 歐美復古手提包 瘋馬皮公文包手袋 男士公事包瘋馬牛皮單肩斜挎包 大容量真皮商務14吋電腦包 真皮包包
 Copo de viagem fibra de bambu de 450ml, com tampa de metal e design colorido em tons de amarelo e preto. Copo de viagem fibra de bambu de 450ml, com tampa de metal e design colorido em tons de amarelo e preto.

--

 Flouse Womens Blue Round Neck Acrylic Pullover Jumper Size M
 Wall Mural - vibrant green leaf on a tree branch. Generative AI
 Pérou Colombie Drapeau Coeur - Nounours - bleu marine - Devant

---

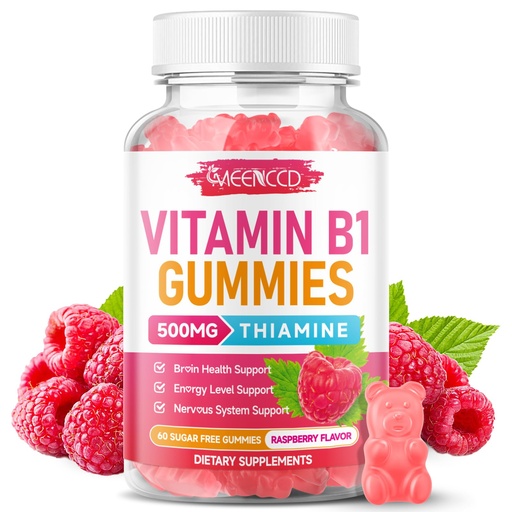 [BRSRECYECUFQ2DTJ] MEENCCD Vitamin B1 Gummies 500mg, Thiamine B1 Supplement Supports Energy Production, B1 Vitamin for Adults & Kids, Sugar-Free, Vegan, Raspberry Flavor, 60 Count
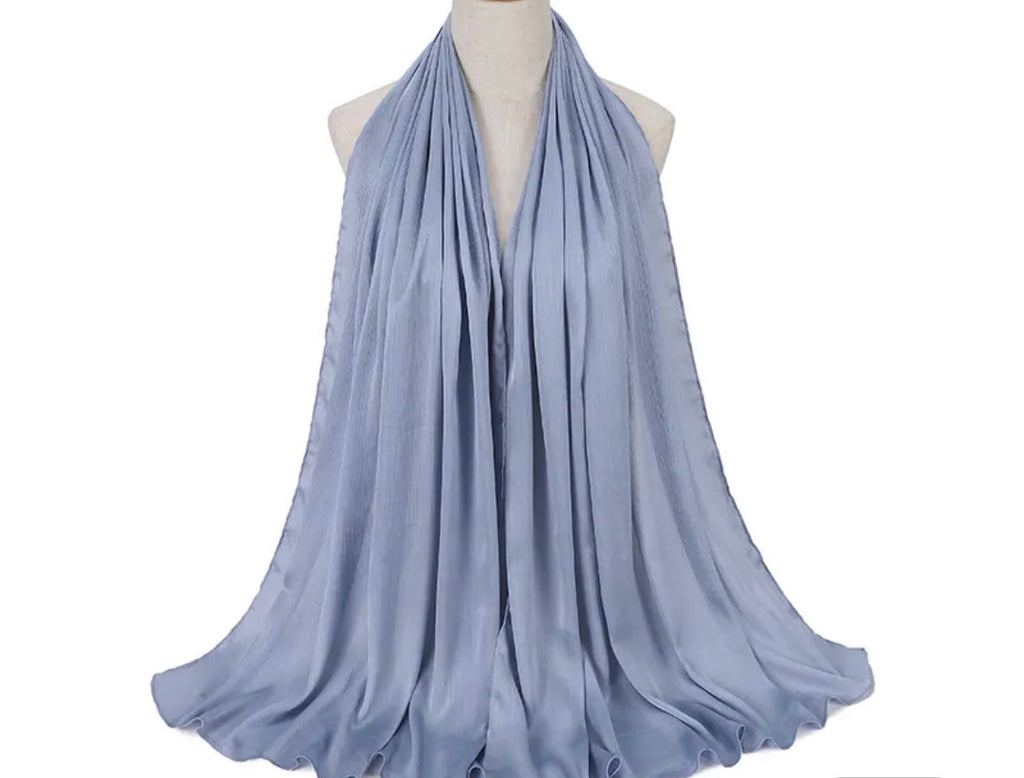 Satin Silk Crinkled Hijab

- [Work item] What are the lines in the records above, word for word, from the one containing "[BRSRECYECUFQ2DTJ] MEENCCD Vitamin" through the one containing "Satin Silk Crinkled Hijab", both ends included and pictures left out?

- [Answer for the task]
 [BRSRECYECUFQ2DTJ] MEENCCD Vitamin B1 Gummies 500mg, Thiamine B1 Supplement Supports Energy Production, B1 Vitamin for Adults & Kids, Sugar-Free, Vegan, Raspberry Flavor, 60 Count
 Satin Silk Crinkled Hijab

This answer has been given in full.